**Problem requirements**.
Leave out all pictures. Return exactly the lines from the top of the material through the line containing "Conoscere la natura".
___ Provided records ___
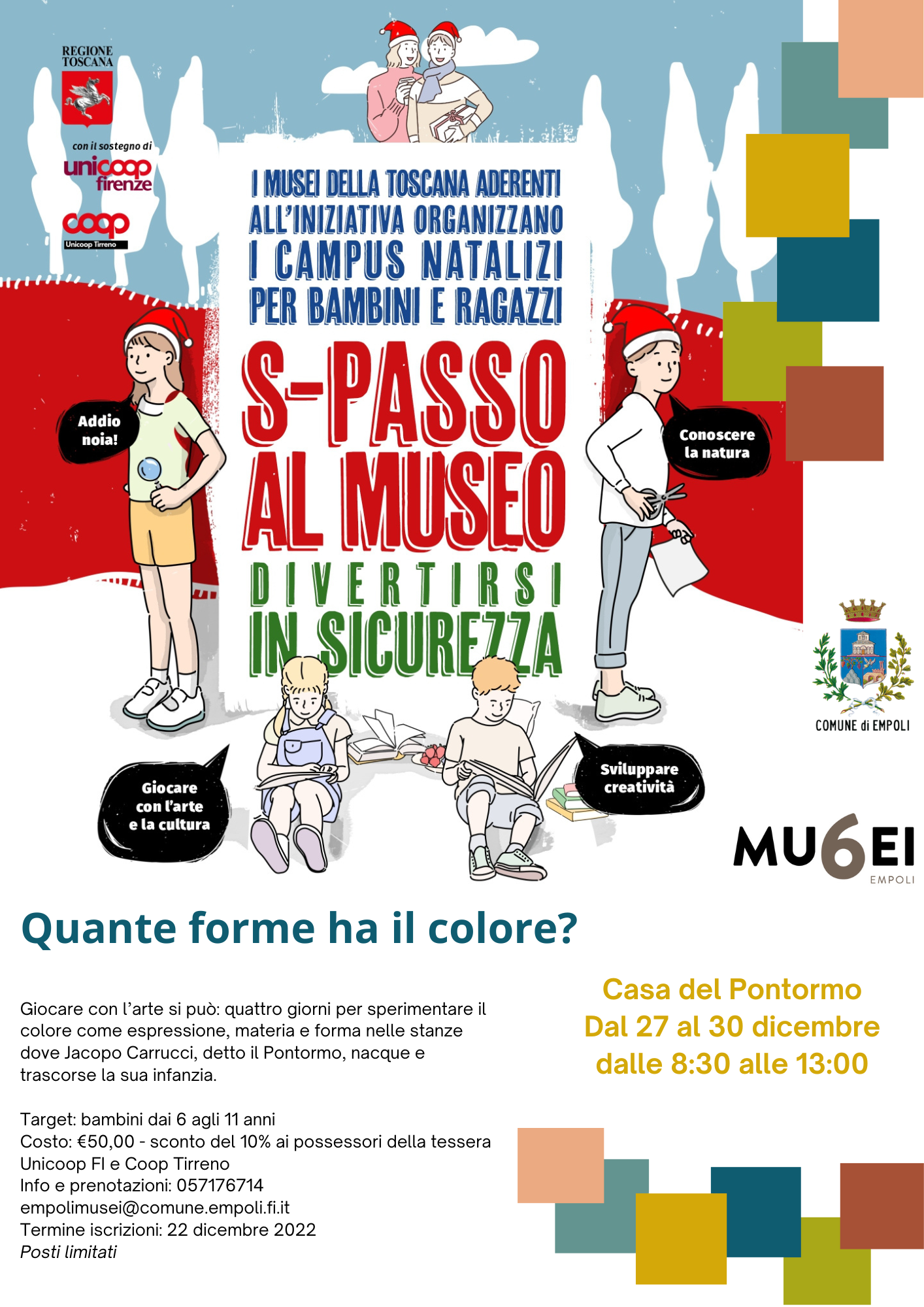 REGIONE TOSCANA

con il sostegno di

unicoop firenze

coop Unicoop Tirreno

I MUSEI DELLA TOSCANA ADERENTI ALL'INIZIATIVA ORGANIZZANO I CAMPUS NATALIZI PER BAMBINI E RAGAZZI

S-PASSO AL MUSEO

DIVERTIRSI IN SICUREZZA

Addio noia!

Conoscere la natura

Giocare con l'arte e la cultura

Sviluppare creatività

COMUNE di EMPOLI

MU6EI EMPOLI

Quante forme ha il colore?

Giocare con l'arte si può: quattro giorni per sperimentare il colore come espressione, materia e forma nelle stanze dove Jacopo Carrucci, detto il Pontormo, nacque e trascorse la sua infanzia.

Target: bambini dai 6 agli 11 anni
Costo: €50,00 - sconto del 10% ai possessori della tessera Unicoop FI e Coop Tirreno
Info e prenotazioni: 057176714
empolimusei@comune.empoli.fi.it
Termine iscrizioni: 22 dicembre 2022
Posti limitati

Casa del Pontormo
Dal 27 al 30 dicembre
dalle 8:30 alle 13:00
___
**Expected answer**.
 REGIONE TOSCANA

con il sostegno di

unicoop firenze

coop Unicoop Tirreno

I MUSEI DELLA TOSCANA ADERENTI ALL'INIZIATIVA ORGANIZZANO I CAMPUS NATALIZI PER BAMBINI E RAGAZZI

S-PASSO AL MUSEO

DIVERTIRSI IN SICUREZZA

Addio noia!

Conoscere la natura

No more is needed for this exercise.